Thesis Title

The Effect Of Spatial Subsidies On The Diet, Density, And Species Richness Of Insular Lizards In The Gulf Of California

Date of Graduation

Summer 2002


Master of Science in Biology



Committee Chair

Alexander Wait

Subject Categories



I used lizards on islands in the Gulf of California to evaluate the effects of materials moving from onto islands. Materials are transported onto the islands by both tidal action and seabirds. I used the stable isotopes of carbon (¹³C/¹²C) and nitrogen (¹⁵N/¹⁴N) to analyze the diets of Uta stansburiana on islands near Bahia de los Angeles to determine to what degree these lizards indirectly consume marine materials. I also evaluated arthropodivorous lizard density in areas with and without access to marine materials on these same islands. Finally, I used patterns of lizard species richness on islands throughout the Gulf to examine the subsidized island biogeography hypothesis (SIB), which attempts to explain species richness patterns on small, subsidized islands. I also evaluate the small island effect, which suggest species richness patterns vary independent of island area for small islands. Stable isotope data indicated U. stansburiana are indirectly consuming marine materials.

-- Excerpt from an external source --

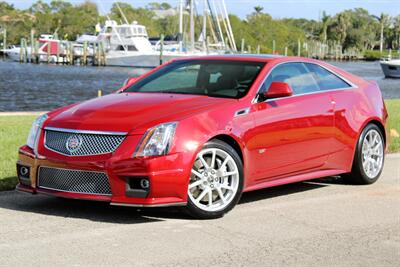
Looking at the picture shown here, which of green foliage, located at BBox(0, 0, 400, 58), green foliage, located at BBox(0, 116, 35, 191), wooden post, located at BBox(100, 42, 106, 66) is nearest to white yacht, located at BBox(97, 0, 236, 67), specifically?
wooden post, located at BBox(100, 42, 106, 66)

Density estimates revealed a positive relationship between the availability of subsidized arthropod prey and lizard density. Species richness patterns were not obviously related to the availability of marine subsidies on small islands; however, it is possible that the small island effect acts in concert with the concepts contained in the SIB hypothesis, such that no pattern could be detected This study increases the current knowledge on the impact of cross-ecosystem energy glow on organisms.